The importance of a healthy lifestyle—even (or especially) when confronting a terminal illness—can't be stressed enough, experts say. “When we've looked at all cancers, diet and exercise play a role,” says Dr. Rudnick. “Diets like the Mediterranean diet have been demonstrated to have survival benefits. We know that moderate exercise, even in people with brain tumors, has been associated with a survival benefit.” Plus, maintaining a healthy weight has benefits when facing neurologic challenges because, as Dr. Taylor points out, “If you've got a neurologic problem making your hand weak or your foot weak, then the lower your body mass, the more easily you will be able to move through your day and deal with whatever weakness you have, and the better you are going to feel.”

Her disease is still incurable—“we're not going to get it to disappear,” says Dr. Rudnick, “but I'm not writing her off anytime soon.”

Indeed, Harper is still going strong. In fact, the former Broadway dancer has signed on to be a cast member on this season of ABC's hit series Dancing With The Stars. Harper was also the subject of the recently aired NBC documentary “Valerie's Story: A Meredith Vieira Special,” for which Vieira and her team “followed my journey,” says Harper.

The NBC documentary is just one more way Harper chose to let her fans in on what she's going through—and her straightforward attitude about death is something seen so rarely in the media. Indeed, after a lifetime of outspokenness and activism, this may be Harper's greatest cause yet: helping us come to terms with our own mortality and encouraging us to prepare for the inevitable. “I am very, very committed to getting my affairs in order,” says Harper. “I talked to my wonderful sister, a terrific lawyer, who has two young children. I said, ‘Of course you've done it,’ and there was a long silence on the phone.
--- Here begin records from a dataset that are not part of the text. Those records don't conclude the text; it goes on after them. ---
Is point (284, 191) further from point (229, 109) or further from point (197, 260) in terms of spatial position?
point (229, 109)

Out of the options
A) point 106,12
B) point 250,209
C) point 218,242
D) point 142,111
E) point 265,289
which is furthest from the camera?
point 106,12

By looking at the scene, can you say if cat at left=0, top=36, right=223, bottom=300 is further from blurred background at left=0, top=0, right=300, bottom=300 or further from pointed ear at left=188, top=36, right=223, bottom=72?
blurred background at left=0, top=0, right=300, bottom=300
She said ‘Val, I create wills, advance care directives, and funeral arrangements for many of my clients. But I have not done it [for myself].’”

Harper urges everyone to do this kind of planning as soon as possible. “It's never too early,” she says emphatically. “You can do it at 30 and then change it when you're 50 or 80. The point is you can't do it too early, but you can do it too late.”
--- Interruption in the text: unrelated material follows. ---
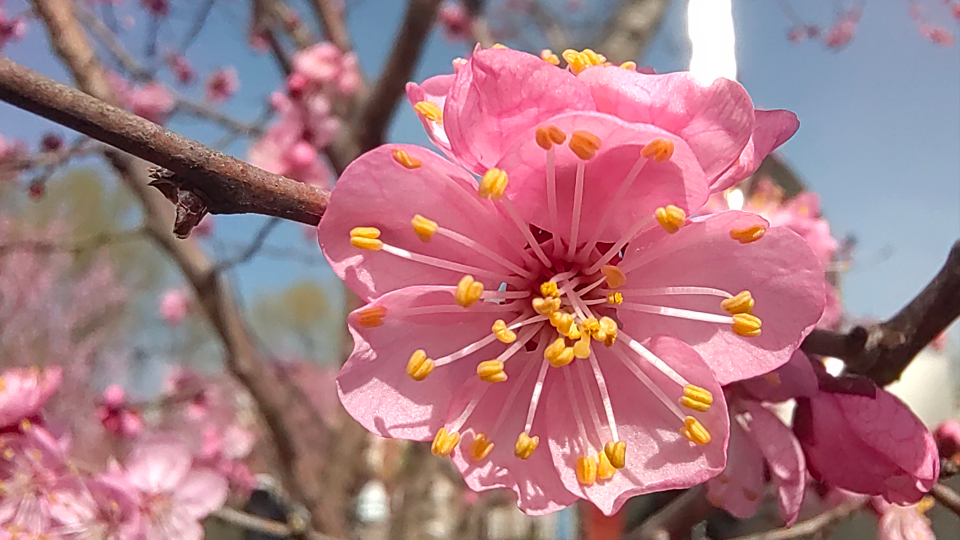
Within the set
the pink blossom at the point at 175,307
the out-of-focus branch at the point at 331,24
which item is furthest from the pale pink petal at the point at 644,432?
the pink blossom at the point at 175,307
Says Dr. Taylor, who has created a Palliative Care program at Tufts, “Every day, I see that patients and families are not willing to discuss quality of life and the end of life. I applaud Valerie for bringing this up.”

Even though she maintains a positive outlook, Harper doesn't deny the sadness of her situation. “You must put this in the article: there are times when I am really sobbing, feeling grief,” she says. “But I let it be there, I feel it, and I release it. And then, somehow, I'm not grief stricken, because I've given the grief space.”

At the end of her memoir, Harper wrote of how lucky she felt to have lived the life she has. When asked if she still feels lucky, Harper replies emphatically, “Yes. I really think I am extremely lucky. I am grateful for something every day.”

“My message is: live as much as you can, as well as you can. None of us know when we'll breathe our last breath,” says Harper. “There are so many people who have been told, ‘You'll be dead in six months,’ and they are alive 13 years later. What if I extend my life a year? That could happen…. And I am open to spontaneous remission!” she says, laughing.

Whether or not we are facing a diagnosis such as Harper's, all of us can choose, she says, to “really live the remaining days, weeks, months, years—and,” she adds, “to be open to miracles.”